▸ Exercise material
[Start]

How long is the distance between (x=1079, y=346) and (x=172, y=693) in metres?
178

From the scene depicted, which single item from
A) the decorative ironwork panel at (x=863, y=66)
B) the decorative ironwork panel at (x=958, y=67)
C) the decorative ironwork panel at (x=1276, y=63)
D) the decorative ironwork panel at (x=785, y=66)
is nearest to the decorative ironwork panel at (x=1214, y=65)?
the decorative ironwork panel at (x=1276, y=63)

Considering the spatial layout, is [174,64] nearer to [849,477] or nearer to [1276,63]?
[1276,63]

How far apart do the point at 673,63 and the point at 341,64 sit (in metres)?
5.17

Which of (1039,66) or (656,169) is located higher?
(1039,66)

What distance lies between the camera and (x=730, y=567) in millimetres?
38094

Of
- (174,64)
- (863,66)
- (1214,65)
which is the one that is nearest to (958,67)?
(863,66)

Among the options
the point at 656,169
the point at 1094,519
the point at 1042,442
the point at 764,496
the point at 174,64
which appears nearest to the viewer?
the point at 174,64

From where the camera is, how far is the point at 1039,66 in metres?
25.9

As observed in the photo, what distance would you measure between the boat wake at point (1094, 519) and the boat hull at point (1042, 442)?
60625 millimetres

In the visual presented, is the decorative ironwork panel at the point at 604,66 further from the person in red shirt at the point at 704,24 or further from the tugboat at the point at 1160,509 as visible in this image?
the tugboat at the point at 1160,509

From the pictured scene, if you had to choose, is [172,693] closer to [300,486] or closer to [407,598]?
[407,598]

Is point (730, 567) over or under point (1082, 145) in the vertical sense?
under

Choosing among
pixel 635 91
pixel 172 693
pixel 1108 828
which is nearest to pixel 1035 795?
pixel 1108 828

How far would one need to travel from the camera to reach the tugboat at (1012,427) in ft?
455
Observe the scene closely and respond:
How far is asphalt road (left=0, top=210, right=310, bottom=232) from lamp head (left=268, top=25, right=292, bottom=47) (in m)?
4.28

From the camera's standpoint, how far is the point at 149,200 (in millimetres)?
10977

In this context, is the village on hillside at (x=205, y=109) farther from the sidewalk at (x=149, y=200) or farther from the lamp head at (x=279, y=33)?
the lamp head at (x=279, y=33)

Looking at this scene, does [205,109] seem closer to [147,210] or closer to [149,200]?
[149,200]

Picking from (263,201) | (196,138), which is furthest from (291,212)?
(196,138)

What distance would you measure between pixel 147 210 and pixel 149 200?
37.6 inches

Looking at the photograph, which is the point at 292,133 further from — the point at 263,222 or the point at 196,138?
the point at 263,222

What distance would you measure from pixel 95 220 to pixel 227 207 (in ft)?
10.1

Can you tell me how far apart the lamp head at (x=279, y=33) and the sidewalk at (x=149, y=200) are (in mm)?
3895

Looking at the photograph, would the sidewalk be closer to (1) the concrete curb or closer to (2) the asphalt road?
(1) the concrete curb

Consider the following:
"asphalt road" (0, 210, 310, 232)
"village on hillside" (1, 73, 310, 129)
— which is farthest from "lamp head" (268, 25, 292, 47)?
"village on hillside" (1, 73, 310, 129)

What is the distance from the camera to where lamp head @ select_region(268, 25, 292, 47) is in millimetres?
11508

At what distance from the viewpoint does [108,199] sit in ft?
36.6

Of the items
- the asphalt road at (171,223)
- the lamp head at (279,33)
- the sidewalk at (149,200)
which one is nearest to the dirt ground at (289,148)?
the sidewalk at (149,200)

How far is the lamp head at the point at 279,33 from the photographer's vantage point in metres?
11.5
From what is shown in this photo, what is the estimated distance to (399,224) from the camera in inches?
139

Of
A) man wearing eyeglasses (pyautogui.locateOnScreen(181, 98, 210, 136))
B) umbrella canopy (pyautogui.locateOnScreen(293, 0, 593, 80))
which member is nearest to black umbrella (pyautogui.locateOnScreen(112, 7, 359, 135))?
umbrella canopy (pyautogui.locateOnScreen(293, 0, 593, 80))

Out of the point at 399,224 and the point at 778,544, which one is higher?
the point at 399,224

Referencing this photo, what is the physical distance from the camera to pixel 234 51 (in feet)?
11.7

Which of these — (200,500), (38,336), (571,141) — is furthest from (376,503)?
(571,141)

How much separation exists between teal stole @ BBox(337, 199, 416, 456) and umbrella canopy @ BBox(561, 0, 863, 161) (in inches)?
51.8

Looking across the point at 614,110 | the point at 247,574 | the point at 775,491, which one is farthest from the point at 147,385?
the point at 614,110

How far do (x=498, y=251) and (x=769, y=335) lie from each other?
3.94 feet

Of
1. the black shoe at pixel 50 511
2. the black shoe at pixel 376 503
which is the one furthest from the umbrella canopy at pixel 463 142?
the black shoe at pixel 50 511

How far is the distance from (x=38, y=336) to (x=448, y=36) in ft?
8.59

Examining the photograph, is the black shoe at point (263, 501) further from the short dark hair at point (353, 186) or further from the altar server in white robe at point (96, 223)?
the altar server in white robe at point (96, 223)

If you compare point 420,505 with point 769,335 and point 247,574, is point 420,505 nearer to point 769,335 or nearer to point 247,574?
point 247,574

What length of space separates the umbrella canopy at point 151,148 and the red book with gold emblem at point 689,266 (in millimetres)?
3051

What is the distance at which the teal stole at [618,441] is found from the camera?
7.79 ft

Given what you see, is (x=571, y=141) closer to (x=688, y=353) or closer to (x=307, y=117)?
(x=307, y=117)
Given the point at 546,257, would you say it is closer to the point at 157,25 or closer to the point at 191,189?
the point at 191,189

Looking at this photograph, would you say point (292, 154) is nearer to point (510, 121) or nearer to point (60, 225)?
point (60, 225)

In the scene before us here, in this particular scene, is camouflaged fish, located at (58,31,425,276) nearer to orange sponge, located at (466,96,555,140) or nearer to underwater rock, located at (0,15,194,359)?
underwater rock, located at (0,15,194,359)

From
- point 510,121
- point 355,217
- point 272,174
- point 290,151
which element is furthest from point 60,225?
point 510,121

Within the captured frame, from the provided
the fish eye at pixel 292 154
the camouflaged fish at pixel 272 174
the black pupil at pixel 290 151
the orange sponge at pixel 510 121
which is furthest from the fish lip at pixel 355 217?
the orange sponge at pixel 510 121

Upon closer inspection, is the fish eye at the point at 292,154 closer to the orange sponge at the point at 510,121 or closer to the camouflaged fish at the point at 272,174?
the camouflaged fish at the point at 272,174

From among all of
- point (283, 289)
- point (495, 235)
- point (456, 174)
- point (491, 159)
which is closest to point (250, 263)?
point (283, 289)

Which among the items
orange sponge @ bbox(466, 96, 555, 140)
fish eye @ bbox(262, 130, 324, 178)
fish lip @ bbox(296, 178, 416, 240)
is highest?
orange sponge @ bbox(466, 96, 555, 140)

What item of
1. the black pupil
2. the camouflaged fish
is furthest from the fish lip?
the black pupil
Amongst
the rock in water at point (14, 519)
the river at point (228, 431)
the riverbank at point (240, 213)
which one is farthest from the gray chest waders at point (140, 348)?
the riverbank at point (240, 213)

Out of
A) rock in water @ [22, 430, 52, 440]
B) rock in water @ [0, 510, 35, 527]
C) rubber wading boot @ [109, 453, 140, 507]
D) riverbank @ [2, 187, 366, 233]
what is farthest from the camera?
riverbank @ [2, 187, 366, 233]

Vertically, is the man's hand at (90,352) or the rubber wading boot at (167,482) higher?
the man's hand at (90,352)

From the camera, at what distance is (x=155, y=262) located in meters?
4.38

[End]

▸ Direction
Rewrite all the entries above with "chest waders" swapped out for "hip waders", keeping everything else the same.

▸ Solution
How long is the distance between (x=1079, y=346) and (x=172, y=693) in metres?
178

From the scene depicted, which single item from
A) the decorative ironwork panel at (x=863, y=66)
B) the decorative ironwork panel at (x=958, y=67)
C) the decorative ironwork panel at (x=1276, y=63)
D) the decorative ironwork panel at (x=785, y=66)
is nearest to the decorative ironwork panel at (x=1214, y=65)?
the decorative ironwork panel at (x=1276, y=63)

Considering the spatial layout, is [174,64] nearer to [849,477] or nearer to [1276,63]?
[1276,63]

How far apart do the point at 673,63 and the point at 341,64 sit (in metres)?
5.17

Which of (1039,66) or (656,169) is located higher?
(1039,66)

What distance lies between the camera and (x=730, y=567) in millimetres?
38094

Of
- (174,64)
- (863,66)
- (1214,65)
which is the one that is nearest to (958,67)?
(863,66)

Among the options
the point at 656,169
the point at 1094,519
the point at 1042,442
the point at 764,496
the point at 174,64
which appears nearest to the viewer?
the point at 174,64

From where the camera is, how far is the point at 1039,66 in metres?
25.9

As observed in the photo, what distance would you measure between the boat wake at point (1094, 519) and the boat hull at point (1042, 442)?
60625 millimetres

In the visual presented, is the decorative ironwork panel at the point at 604,66 further from the person in red shirt at the point at 704,24 or further from the tugboat at the point at 1160,509 as visible in this image?
the tugboat at the point at 1160,509

From the pictured scene, if you had to choose, is [172,693] closer to [300,486] or closer to [407,598]?
[407,598]

Is point (730, 567) over or under point (1082, 145) in the vertical sense?
under

Choosing among
pixel 635 91
pixel 172 693
pixel 1108 828
which is nearest to pixel 1035 795?
pixel 1108 828

How far would one need to travel from the camera to reach the tugboat at (1012,427) in ft?
455
Observe the scene closely and respond:
How far is asphalt road (left=0, top=210, right=310, bottom=232) from lamp head (left=268, top=25, right=292, bottom=47) (in m)?
4.28

From the camera's standpoint, how far is the point at 149,200 (in millimetres)?
10977

In this context, is the village on hillside at (x=205, y=109) farther from the sidewalk at (x=149, y=200) or farther from the lamp head at (x=279, y=33)?
the lamp head at (x=279, y=33)

Looking at this scene, does [205,109] seem closer to [147,210] or closer to [149,200]?
[149,200]

Picking from (263,201) | (196,138), which is furthest from (291,212)?
(196,138)

What distance would you measure between pixel 147 210 and pixel 149 200?
37.6 inches

Looking at the photograph, which is the point at 292,133 further from — the point at 263,222 or the point at 196,138?
the point at 263,222

What distance would you measure from pixel 95 220 to pixel 227 207 (in ft)?
10.1

Can you tell me how far apart the lamp head at (x=279, y=33) and the sidewalk at (x=149, y=200) are (in mm)?
3895

Looking at the photograph, would the sidewalk be closer to (1) the concrete curb or closer to (2) the asphalt road?
(1) the concrete curb

Consider the following:
"asphalt road" (0, 210, 310, 232)
"village on hillside" (1, 73, 310, 129)
— which is farthest from "lamp head" (268, 25, 292, 47)?
"village on hillside" (1, 73, 310, 129)

What is the distance from the camera to where lamp head @ select_region(268, 25, 292, 47) is in millimetres?
11508

At what distance from the viewpoint does [108,199] sit in ft?
36.6

Of the items
- the asphalt road at (171,223)
- the lamp head at (279,33)
- the sidewalk at (149,200)
which one is nearest to the dirt ground at (289,148)?
the sidewalk at (149,200)

How far is the lamp head at the point at 279,33 from the photographer's vantage point in metres?
11.5
From what is shown in this photo, what is the estimated distance to (399,224) from the camera in inches?
139

Of
A) man wearing eyeglasses (pyautogui.locateOnScreen(181, 98, 210, 136))
B) umbrella canopy (pyautogui.locateOnScreen(293, 0, 593, 80))
which member is nearest to black umbrella (pyautogui.locateOnScreen(112, 7, 359, 135))?
umbrella canopy (pyautogui.locateOnScreen(293, 0, 593, 80))

Out of the point at 399,224 and the point at 778,544, which one is higher?
the point at 399,224

Referencing this photo, what is the physical distance from the camera to pixel 234 51 (in feet)?
11.7

Which of these — (200,500), (38,336), (571,141) — is furthest from (376,503)?
(571,141)

How much separation exists between teal stole @ BBox(337, 199, 416, 456) and umbrella canopy @ BBox(561, 0, 863, 161) (in inches)?
51.8

Looking across the point at 614,110 | the point at 247,574 | the point at 775,491, which one is farthest from the point at 147,385?
the point at 614,110

How far do (x=498, y=251) and (x=769, y=335) lie from each other?
3.94 feet

Of
1. the black shoe at pixel 50 511
2. the black shoe at pixel 376 503
which is the one furthest from the umbrella canopy at pixel 463 142?
the black shoe at pixel 50 511

How far is the distance from (x=38, y=336) to (x=448, y=36) in ft?
8.59

Examining the photograph, is the black shoe at point (263, 501) further from the short dark hair at point (353, 186) or further from the altar server in white robe at point (96, 223)?
the altar server in white robe at point (96, 223)

If you compare point 420,505 with point 769,335 and point 247,574, is point 420,505 nearer to point 769,335 or nearer to point 247,574?
point 247,574

What length of space separates the umbrella canopy at point 151,148 and the red book with gold emblem at point 689,266 (in millimetres)?
3051

What is the distance at which the teal stole at [618,441] is found from the camera?
7.79 ft

Given what you see, is (x=571, y=141) closer to (x=688, y=353) or closer to (x=307, y=117)?
(x=307, y=117)
Given the point at 546,257, would you say it is closer to the point at 157,25 or closer to the point at 191,189?
the point at 191,189

Looking at this photograph, would you say point (292, 154) is nearer to point (510, 121) or nearer to point (60, 225)?
point (60, 225)

In the scene before us here, in this particular scene, is camouflaged fish, located at (58,31,425,276) nearer to orange sponge, located at (466,96,555,140) or nearer to underwater rock, located at (0,15,194,359)?
underwater rock, located at (0,15,194,359)

From
- point 510,121
- point 355,217
- point 272,174
- point 290,151
which element is furthest from point 60,225?
point 510,121

Within the captured frame, from the provided
the fish eye at pixel 292 154
the camouflaged fish at pixel 272 174
the black pupil at pixel 290 151
the orange sponge at pixel 510 121
which is furthest from the fish lip at pixel 355 217?
the orange sponge at pixel 510 121

Upon closer inspection, is the fish eye at the point at 292,154 closer to the orange sponge at the point at 510,121 or closer to the camouflaged fish at the point at 272,174?
the camouflaged fish at the point at 272,174

From among all of
- point (283, 289)
- point (495, 235)
- point (456, 174)
- point (491, 159)
which is closest to point (250, 263)?
point (283, 289)

Which among the items
orange sponge @ bbox(466, 96, 555, 140)
fish eye @ bbox(262, 130, 324, 178)
fish lip @ bbox(296, 178, 416, 240)
is highest?
orange sponge @ bbox(466, 96, 555, 140)

What item of
1. the black pupil
2. the camouflaged fish
is furthest from the fish lip?
the black pupil
Amongst
the rock in water at point (14, 519)
the river at point (228, 431)
the riverbank at point (240, 213)
which one is farthest from the gray hip waders at point (140, 348)?
the riverbank at point (240, 213)

Out of
A) rock in water @ [22, 430, 52, 440]
B) rock in water @ [0, 510, 35, 527]
C) rubber wading boot @ [109, 453, 140, 507]
D) riverbank @ [2, 187, 366, 233]
what is farthest from the camera?
riverbank @ [2, 187, 366, 233]

Vertically, is the man's hand at (90,352) or the rubber wading boot at (167,482) higher?
the man's hand at (90,352)

From the camera, at what distance is (x=155, y=262) located in meters?
4.38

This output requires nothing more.